Our model, developed in CPRD Aurum to predict whether individuals were in a high-risk group for eGFR decline during treatment with lithium for bipolar disorder, had excellent discrimination in the CPRD Gold cohort (ROC area = 0.879). However, simple models only including sex, age and baseline eGFR performed similarly well (3-variable KFRE ROC area = 0.870, 3-variable elastic net ROC area = 0.888), all with similar levels of accuracy (> 75%). In the external validation data set, our model designed to predict high-risk trajectory predicted CKD stage 3b or more severe (eGFR < 45 mL/min/1.73 m2) with a ROC area = 0.849. Again, simple models performed well, with the 3-variable KFRE having the highest accuracy (78%).

When we reduced our cohort to those starting lithium with an eGFR ≥ 90 mL/min/1.73 m2 our full model and 3-variable elastic net model performed better than the KFRE. However, our sample was too small to complete external validation of these new models.

Given these findings, simple risk calculators should be used in clinical practice at the decision to commence lithium and when eGFR is regularly measured. This could be the KFRE or our 3-varaible elastic net model (Eq. 1), which performs better than the 3-variable KFRE when eGFR ≥ 90 mL/min/1.73 m2. We did not find predictors of eGFR decline that were specific to lithium-treated patients.

Strengths and limitations

Our large, population-based longitudinal sample avoided selection bias and is generalisable and representative. Our group-based trajectory approach avoided issues with differential follow-up time and potential surveillance bias. Our use of elastic net allowed us to build a parsimonious prediction model from a large number of potential features.
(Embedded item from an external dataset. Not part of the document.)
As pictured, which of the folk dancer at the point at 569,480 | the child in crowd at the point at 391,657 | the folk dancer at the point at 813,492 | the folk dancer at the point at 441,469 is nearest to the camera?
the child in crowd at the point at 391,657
The study has a number of limitations. Instead of using precise eGFR values to define outcome, we split individuals into those with a high-risk and low-risk trajectory. We forced the group-based trajectory model to identify > 10% of individuals prescribed lithium who were at the highest risk of eGFR decline. A more useful model clinically would be to predict true kidney failure requiring intervention; however, this was too rare in our cohort (2% developed CKD stage 3b or more severe), suggesting it is uncommon in modern clinical practice. We may also have been limited by the relatively short duration of lithium prescribing for many individuals included in the study. We included a large number of potential predictors. However, we may not have included all important features in our elastic net model. Some variables of interest, such as proteinuria, were poorly recorded and biased by diabetes diagnosis. We did not include the broad range of drugs for physical health problems that may influence eGFR, but we did include many physical health conditions for which these drugs would be indicated.
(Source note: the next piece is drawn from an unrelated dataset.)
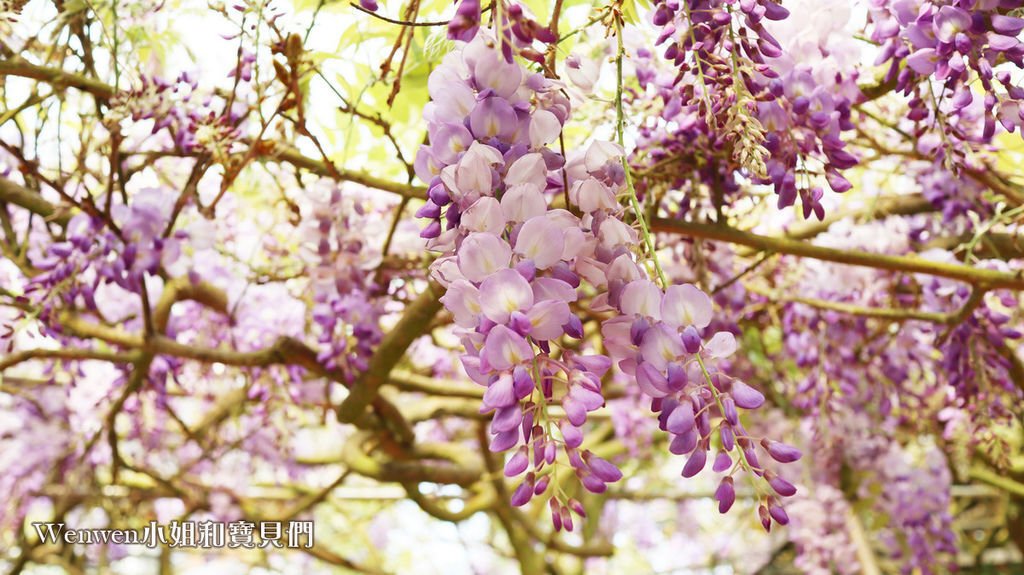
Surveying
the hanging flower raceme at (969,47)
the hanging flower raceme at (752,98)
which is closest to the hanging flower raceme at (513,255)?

It is possible that we failed to identify people previously exposed to lithium, but we attempted to limit this by ensuring patients had at least a year of follow-up at the same primary care practice before their first identified lithium prescription. In most cases this would also include the uploading of historical records to the EHR. Patients could also be misclassified in terms of different features included in the model. However, our intention was to build a model based on what is already known about the patient from the EHR. Misclassification may be more likely for some features (for example, in a relationship) than others (for example, chronic obstructive pulmonary disease).
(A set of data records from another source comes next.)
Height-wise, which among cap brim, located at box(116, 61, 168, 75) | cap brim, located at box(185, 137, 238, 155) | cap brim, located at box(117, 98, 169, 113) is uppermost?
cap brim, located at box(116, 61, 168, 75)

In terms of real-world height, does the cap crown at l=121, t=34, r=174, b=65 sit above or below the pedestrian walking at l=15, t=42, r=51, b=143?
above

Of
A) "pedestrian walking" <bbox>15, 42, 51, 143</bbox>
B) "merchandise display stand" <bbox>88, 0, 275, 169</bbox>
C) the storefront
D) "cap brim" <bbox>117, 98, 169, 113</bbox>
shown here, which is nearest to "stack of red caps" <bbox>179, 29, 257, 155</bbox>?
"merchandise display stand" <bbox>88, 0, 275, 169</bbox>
We initially planned to develop a model for individuals with essentially normal kidney function (eGFR ≥ 60 mL/min/1.73 m2). Although the discrimination and calibration of the model was good, a simple model based on baseline eGFR, age and sex performed just as well.

Conclusion

We developed a model for predicting, at lithium initiation, individuals at high risk of a poor trajectory of kidney function using serial eGFR measurements. We externally validated this model, which had excellent discrimination and good calibration. CKD stage 3b or more severe occurred in 2% of the population across the two cohorts. Whilst this is worrying, it means that the vast majority of patients treated with lithium do not develop kidney failure, and those at risk can be identified prior to initiating lithium using their age, sex and baseline eGFR.